Goal: Retype the items below verbatim, from the line containing "How much space exists" through the end of the items, including both the first and last lines.

-- start of Record excerpts --

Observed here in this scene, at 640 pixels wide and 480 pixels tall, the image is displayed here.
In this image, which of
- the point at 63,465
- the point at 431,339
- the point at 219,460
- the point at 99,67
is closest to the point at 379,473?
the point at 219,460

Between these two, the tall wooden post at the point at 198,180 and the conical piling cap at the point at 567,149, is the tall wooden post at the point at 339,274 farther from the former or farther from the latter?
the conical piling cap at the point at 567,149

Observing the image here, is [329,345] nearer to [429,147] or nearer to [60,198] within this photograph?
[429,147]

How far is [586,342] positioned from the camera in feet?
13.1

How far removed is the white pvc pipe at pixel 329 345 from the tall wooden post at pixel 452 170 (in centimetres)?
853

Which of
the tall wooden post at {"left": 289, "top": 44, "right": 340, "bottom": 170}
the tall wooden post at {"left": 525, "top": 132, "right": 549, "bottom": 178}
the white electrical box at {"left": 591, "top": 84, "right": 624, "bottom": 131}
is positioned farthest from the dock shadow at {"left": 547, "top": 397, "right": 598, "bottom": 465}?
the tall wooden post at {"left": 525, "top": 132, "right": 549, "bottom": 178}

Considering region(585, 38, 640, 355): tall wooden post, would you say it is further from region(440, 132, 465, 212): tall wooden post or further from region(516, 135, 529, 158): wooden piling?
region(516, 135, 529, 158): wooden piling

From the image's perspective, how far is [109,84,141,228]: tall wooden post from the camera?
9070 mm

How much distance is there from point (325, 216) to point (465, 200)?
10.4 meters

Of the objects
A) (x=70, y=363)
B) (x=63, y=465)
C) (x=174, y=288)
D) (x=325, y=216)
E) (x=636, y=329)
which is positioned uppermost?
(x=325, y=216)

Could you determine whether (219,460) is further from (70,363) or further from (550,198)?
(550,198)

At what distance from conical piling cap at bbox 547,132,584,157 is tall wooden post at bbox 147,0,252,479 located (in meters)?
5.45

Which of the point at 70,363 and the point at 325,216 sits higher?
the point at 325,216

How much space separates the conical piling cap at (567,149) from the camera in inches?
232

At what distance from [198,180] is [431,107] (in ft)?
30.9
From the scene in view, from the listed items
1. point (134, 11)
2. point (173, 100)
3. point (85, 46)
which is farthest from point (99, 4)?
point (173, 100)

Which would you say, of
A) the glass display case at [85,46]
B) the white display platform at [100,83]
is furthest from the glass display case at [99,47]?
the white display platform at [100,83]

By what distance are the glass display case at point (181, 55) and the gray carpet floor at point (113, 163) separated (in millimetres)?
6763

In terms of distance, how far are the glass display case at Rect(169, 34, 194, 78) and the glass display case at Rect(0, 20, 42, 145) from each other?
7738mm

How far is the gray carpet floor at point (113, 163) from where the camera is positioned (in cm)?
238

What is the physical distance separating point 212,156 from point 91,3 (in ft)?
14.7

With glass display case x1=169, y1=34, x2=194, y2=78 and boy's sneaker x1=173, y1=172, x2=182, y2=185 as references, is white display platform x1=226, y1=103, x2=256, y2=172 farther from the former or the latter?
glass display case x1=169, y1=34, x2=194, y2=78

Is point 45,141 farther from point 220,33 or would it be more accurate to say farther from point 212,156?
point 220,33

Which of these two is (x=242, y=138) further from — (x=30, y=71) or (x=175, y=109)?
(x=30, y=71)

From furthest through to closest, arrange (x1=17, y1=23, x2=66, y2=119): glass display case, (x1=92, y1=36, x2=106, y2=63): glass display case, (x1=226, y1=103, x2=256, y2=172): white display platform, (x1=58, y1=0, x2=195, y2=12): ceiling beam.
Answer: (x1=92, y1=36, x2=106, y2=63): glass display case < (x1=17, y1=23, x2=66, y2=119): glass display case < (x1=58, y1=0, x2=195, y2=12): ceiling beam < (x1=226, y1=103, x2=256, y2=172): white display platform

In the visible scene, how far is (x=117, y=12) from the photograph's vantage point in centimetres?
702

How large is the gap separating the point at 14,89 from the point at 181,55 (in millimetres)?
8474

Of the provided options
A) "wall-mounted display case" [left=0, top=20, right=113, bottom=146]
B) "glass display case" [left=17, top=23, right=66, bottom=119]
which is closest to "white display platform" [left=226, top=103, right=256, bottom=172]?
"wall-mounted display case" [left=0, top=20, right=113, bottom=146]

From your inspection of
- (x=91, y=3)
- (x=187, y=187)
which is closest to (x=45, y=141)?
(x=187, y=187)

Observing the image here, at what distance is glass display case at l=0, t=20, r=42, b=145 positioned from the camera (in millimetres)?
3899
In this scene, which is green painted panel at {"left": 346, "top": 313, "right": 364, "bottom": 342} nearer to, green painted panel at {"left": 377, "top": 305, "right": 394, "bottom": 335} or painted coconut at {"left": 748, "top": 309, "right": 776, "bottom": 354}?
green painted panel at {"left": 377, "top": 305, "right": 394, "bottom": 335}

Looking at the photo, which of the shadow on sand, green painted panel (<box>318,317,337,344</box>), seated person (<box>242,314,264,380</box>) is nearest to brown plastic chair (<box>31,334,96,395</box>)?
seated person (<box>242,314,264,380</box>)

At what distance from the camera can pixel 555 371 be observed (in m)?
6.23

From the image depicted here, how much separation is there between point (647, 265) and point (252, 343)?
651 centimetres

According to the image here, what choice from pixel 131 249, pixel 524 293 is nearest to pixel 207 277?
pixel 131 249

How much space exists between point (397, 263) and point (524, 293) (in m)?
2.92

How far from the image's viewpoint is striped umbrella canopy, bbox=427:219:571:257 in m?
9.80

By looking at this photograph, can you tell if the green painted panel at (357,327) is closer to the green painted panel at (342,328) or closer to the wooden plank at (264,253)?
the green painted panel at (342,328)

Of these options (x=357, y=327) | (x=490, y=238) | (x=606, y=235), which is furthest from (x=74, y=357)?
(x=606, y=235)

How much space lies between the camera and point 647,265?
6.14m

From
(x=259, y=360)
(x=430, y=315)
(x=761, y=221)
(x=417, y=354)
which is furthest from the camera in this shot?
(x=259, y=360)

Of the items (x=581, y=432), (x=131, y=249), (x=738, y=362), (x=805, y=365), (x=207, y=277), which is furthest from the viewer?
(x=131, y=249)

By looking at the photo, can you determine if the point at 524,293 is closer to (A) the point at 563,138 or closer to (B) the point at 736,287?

-- end of Record excerpts --

Complete answer:
How much space exists between point (397, 263) and point (524, 293) (in m)?
2.92

How far from the image's viewpoint is striped umbrella canopy, bbox=427:219:571:257 in m?
9.80

By looking at this photograph, can you tell if the green painted panel at (357,327) is closer to the green painted panel at (342,328) or closer to the wooden plank at (264,253)?
the green painted panel at (342,328)

Of these options (x=357, y=327) | (x=490, y=238) | (x=606, y=235), which is furthest from (x=74, y=357)?
(x=606, y=235)

How much space lies between the camera and point 647,265?
6.14m

From
(x=259, y=360)
(x=430, y=315)
(x=761, y=221)
(x=417, y=354)
which is furthest from the camera in this shot?
(x=259, y=360)

Of the items (x=581, y=432), (x=131, y=249), (x=738, y=362), (x=805, y=365), (x=207, y=277), which is furthest from the viewer?
(x=131, y=249)

By looking at the photo, can you determine if the point at 524,293 is closer to (A) the point at 563,138 or closer to (B) the point at 736,287?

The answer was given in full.